Giving Constructive Feedback in Tough Conditions

The trick for management in terms of feedback is to ensure that it is, at all times, constructive. As a manager no one should want to crush their employee’s spirits. These conversations are tough enough without the ongoing issues we face at present which are likely to continue, to some degree, for a considerable amount of time – but there will always be a crisis of some sort as the business environment constantly changes.

The need in terms of feedback is to avoid feelings of negativity from the person receiving it. Add to that the increasing need to handle feedback remotely rather than in person can make the conveyance of bad news very difficult and the ability to ‘soften the blow’ very challenging.

The other issue is how the recipient perceives sessions where feedback is given. Negativity bias shapes how people hear feedback. There is a universal tendency for negative events and emotions to affect people more strongly than positive ones. To put it another way we dwell on criticism and brush past praise.

Negativity bias can be a challenge in any feedback conversation, but it’s particularly problematic right now because of the chronic stress many people are experiencing as a result of the Covid-19 pandemic. Unsurprisingly research has shown that chronic stress is tied to a stronger negativity bias. Right now, in what has been a trying time for so many people, employees may be even more likely to focus on the negative in your message.
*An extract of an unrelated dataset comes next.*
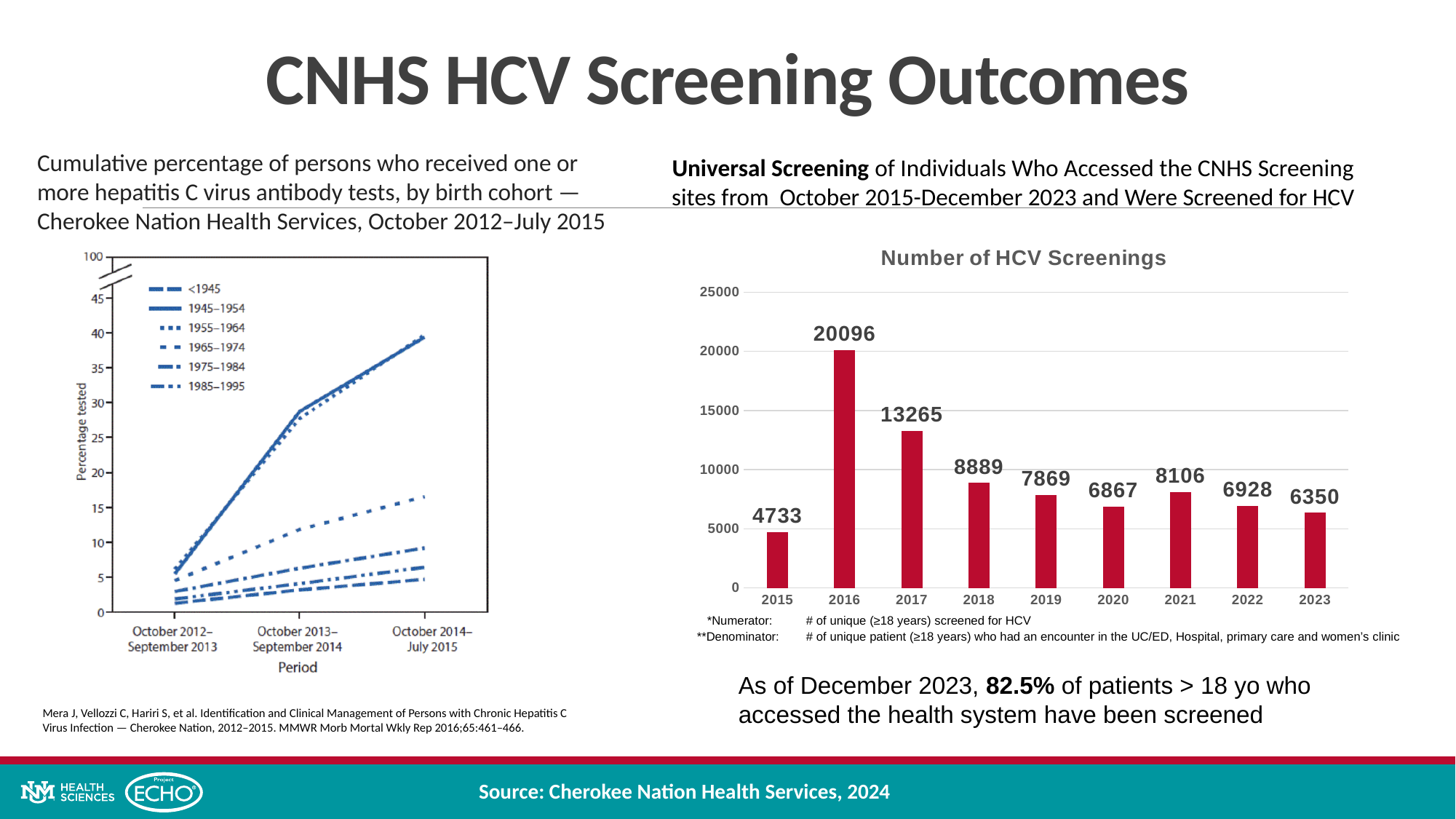
In the Number of HCV Screenings chart, what is the value for 2023? 6350 In the left line chart of cumulative percentage tested by birth cohort, how many birth cohorts does the legend list? 6 In the Number of HCV Screenings chart, which year has more screenings, 2021 or 2022? 2021 In the Number of HCV Screenings chart, which year has the lowest number of screenings? 2015 In the Number of HCV Screenings chart, which year has the highest number of screenings? 2016 In the Number of HCV Screenings chart, how many years are shown on the x axis? 9 In the left line chart, is the percentage tested for the 1945–1954 cohort in October 2014–July 2015 greater or less than 35? greater In the left line chart, does the percentage tested for the 1955–1964 cohort rise or fall across the periods? Rise In the Number of HCV Screenings chart, do the values rise or fall from 2016 to 2020? Fall In the Number of HCV Screenings chart, what is the difference between the 2016 and 2017 values? 6831 In the Number of HCV Screenings chart, how many HCV screenings were there in 2016? 20096 What kind of chart is the Number of HCV Screenings chart? Bar chart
For example, if you say, “I need you to redo that report,” they might hear, “Your work is really slipping,” or worse yet, “I’m not sure you belong in this job.” You know that you are trying to help them improve, but they think you’re judging them, and harshly too.
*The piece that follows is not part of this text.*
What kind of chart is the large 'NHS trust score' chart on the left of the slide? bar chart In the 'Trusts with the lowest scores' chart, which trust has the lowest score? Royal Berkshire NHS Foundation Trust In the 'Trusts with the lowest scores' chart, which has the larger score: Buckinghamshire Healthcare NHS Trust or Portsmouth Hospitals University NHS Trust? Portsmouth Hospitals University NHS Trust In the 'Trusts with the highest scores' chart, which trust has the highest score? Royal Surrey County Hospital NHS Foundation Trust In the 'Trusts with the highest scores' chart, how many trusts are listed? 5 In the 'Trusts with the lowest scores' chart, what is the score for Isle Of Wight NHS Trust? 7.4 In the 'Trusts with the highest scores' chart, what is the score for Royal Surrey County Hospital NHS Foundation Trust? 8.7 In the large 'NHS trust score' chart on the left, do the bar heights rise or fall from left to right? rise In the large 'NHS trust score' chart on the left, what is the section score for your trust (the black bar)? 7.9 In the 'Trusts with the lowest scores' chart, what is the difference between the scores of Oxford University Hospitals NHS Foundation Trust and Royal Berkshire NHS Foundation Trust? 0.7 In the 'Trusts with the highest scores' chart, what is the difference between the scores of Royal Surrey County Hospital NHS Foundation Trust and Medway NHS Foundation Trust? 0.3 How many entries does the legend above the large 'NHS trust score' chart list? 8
It is much easier in a face-to-face situation and that is the truth. Many managers now find themselves in this position, no longer able to rely on those nonverbal cues when having tough conversations. The stress that’s increasing negativity bias and the circumstances that are keeping the workplace at home are likely to persist for a while longer. It will help managers if they take a few steps to be more strategic about how they deliver constructive feedback. This can help prevent the negativity bias that a digital venue can enhance from distorting how your employees take your feedback. How they take it is all that really matters.

Here are a few tips:

Open up by asking questions. Begin your constructive feedback conversation by asking the other person about their perspective. You might ask, “What did you think of that report?” or even simpler, “How do you feel that went?” You want to learn about their experience and what they think of their work — maybe they’ve never worked so hard on a three-page document. It will be easier to raise your concern if they’ve already voiced it.

What if they say they thought it went well and don’t voice any concerns? You might be dealing with someone who is unaware of their underperformance. If you observed the problem directly, you can say, “I ask because I noticed X,” and if you didn’t observe the problem yourself, try, “I ask because I heard X.” In either case, you’re hoping the employee is willing to brainstorm, with you, ways to handle the situation differently in the future. Be clear that they’re being evaluated on their results, not their effort. Always be objective!

Praise before criticism. Individuals are more receptive to constructive criticism if they’re first told what specifically they did well. Your goal here isn’t a hand-waving, “You do good work.” Instead, make it as concrete as the concern you’re about to raise — for example, “It’s clear you have a mastery of the data.” If there isn’t much you can praise about the work, praise their willingness to keep improving.

Point out your good intentions. Explicitly stating your good intentions – e.g. “I’m in your corner,” or “I know you’re trying to improve your writing and I want to help you get there,” or even, “I want to be able to use this report as a model for the rest of the team.”

Clarify and contrast. After you have raised your concern or suggestion, follow it with, “What I mean is X and what I don’t mean is Y.” For instance, “What I am saying is that I’m concerned you don’t have the time right now. What I am not saying is that you lack the ability. I know this would be easy for you under other circumstances.” You can pre-emptively address any negative spin that the other person might entertain.

Make the other person specify their key takeaways. Save time at the end of the conversation to ask, “So what are your top three takeaways from what we have discussed?” It may feel redundant, but you’ll learn from this if they are taking a negative view. If so, you can reposition the message. Remember too that when you’re giving feedback remotely, it’s far too easy for the other person to end a call more abruptly than they ever would in person. If they urgently need to get off the call, ask them to email you by the end of the day with their three takeaways. It’s better to correct any misunderstandings in the moment, but the same day is better than letting them dwell on things overnight or even over the weekend.

While the ongoing stress brought about by the last couple of years can make your employees take constructive feedback even harder than usual. Taking care to deliver it with clarity and sensitivity will help them focus on the reality of your message, even in a remote environment.